Куда как лучше, если бы вместо монахов, милосердных братьев и солдат с ним был верный друг Паспуаль! Тщетно пытался Кокардас различить его лицо в огромной толпе…
Сначала он увидел только, как некий аквадор подал ему какой-то непонятный знак. Чуть дальше — хромой нищий костылем указал ему на палача, а палец приставил себе ко лбу меж бровей.
Что бы это значило? Кокардас не понял. Но Паспуаля он узнал — и был чрезвычайно рад встретить приятеля перед горестной своей кончиной.
За спиной Паспуаля гасконец искал Лагардера. Он так и не увидел его, но все равно приободрился: «Малыш где-то там, в толпе! Он убедится: старик Кокардас не спасует перед пеньковой веревкой! Я предпочел бы умереть со шпагой в руке — да чтоб на ней корчился Пейроль, — так ведь выбрать не дают, ничего не скажешь! Ну, голубь мой Кокардас, коли виселица хочет тебя обнять — не шарахайся от нее!»
В его мозгу пестрой чередой проплыли воспоминания: ров замка Кейлюс, бал у регента, кладбище Сен-Маглуар… Промелькнули лица мертвых и живых: Лагардера, Авроры, Невера, Гонзага, Альбре и многих, многих других. Вспомнилось все хорошее, что было в беспокойной жизни славного рубаки…
Лоб его на миг нахмурился, — но вот он решительно вскинул голову и насмешливо посмотрел на виселицу. У гасконца было собственное представление о том, как красиво умирать!
Процессия остановилась, и главный алькальд прочел приговор.
Кокардас обвинялся в том, что был французским шпионом и состоял на службе у некоего шевалье Анри де Лагардера, о местопребывании которого каждому доброму испанцу предписывалось за соответствующее вознаграждение немедленно донести властям. Иначе говоря, голова Лагардера была оценена в немалую сумму.
Кокардасу вменялось также в вину соучастие в убийстве пятидесяти с лишним человек в ущелье Панкорбо, святотатственное присвоение монашеского одеяния и вооруженное сопротивление при аресте.
Преступник был приговорен к смертной казни через повешение, каковая должна была состояться немедленно.
В странном документе, который зачитал алькальд, не хватало лишь одного: подписи Гонзага. Впрочем, он сам диктовал текст этого приговора: не в силах поразить своего главного врага, принц решил отомстить хотя бы его помощникам.

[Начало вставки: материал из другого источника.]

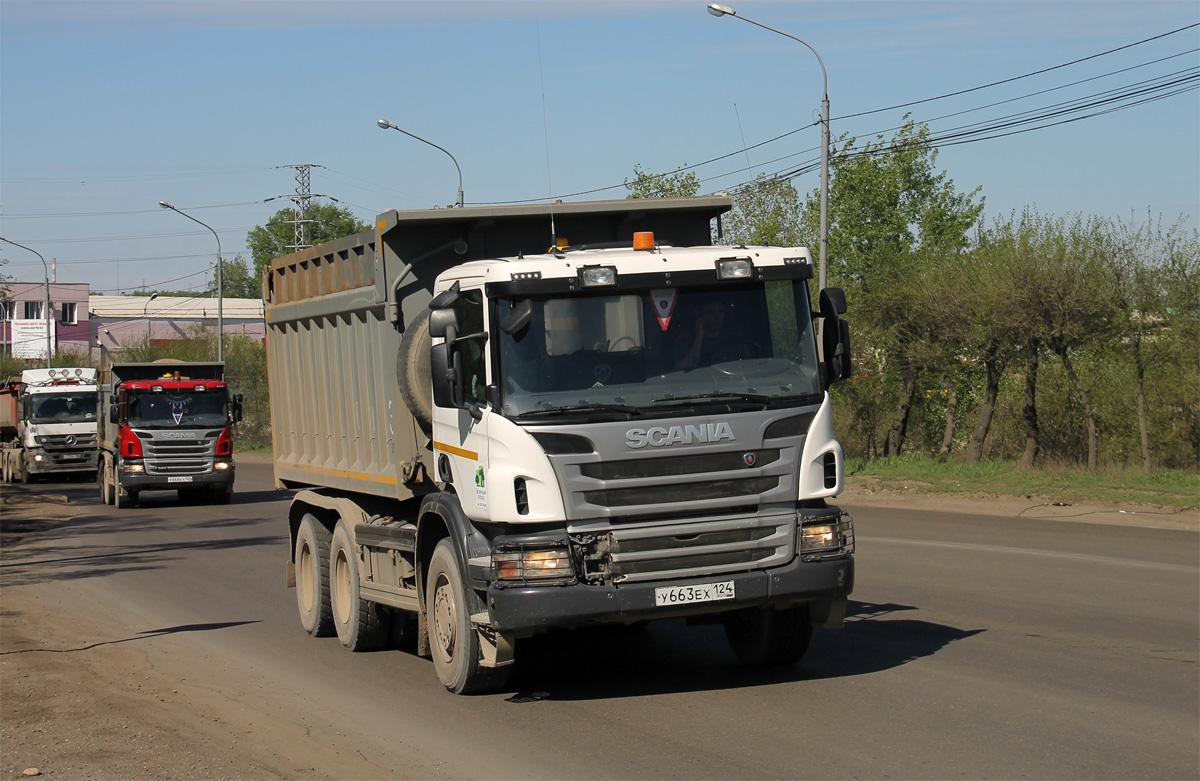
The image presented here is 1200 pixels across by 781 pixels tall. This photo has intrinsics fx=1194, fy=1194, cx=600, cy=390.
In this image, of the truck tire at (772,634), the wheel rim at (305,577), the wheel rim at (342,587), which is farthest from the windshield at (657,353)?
the wheel rim at (305,577)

Люди Гонзага опознали в Мадриде наших храбрецов — и вот один из них попался.
Священник в последний раз напутствовал осужденного. В торжественной тишине Кокардас стал подниматься на эшафот.
Но на середине лестницы осужденный вздрогнул. Неужели он, доселе столь хладнокровный, потерял самообладание перед лицом смерти? Что скажет он с эшафота — заявит о своей невиновности или публично покается в тяжких грехах? Толпа беспокойно ожидала…
На одном из балконов стояли люди, которым страшно хотелось, чтобы Кокардас поскорее задрыгал ногами в воздухе. Мы говорим о Филиппе Мантуанском и его банде. Впрочем, они предпочли бы увидеть на виселице Лагардера.
Кокардас заметил их. Он протянул в сторону балкона костлявую руку и громовым голосом, прогремевшим в гробовой тишине, царившей на площади, оглушительно пророкотал:
— Ну, Гонзага, съешь тебя сатана! Хотел меня вздернуть — так не будет тебе за это ни счастья, ни удачи — вот так, голубь мой!
Это был уже не тот оборванный, хвастливый, болтливый и вечно пьяный рубака, которого многие знали. Его огромный силуэт, вырисовываясь у виселицы на фоне небесной лазури, словно бросал дерзкий вызов всем и вся. Перед лицом смерти Кокардас впервые обрел подлинное величие!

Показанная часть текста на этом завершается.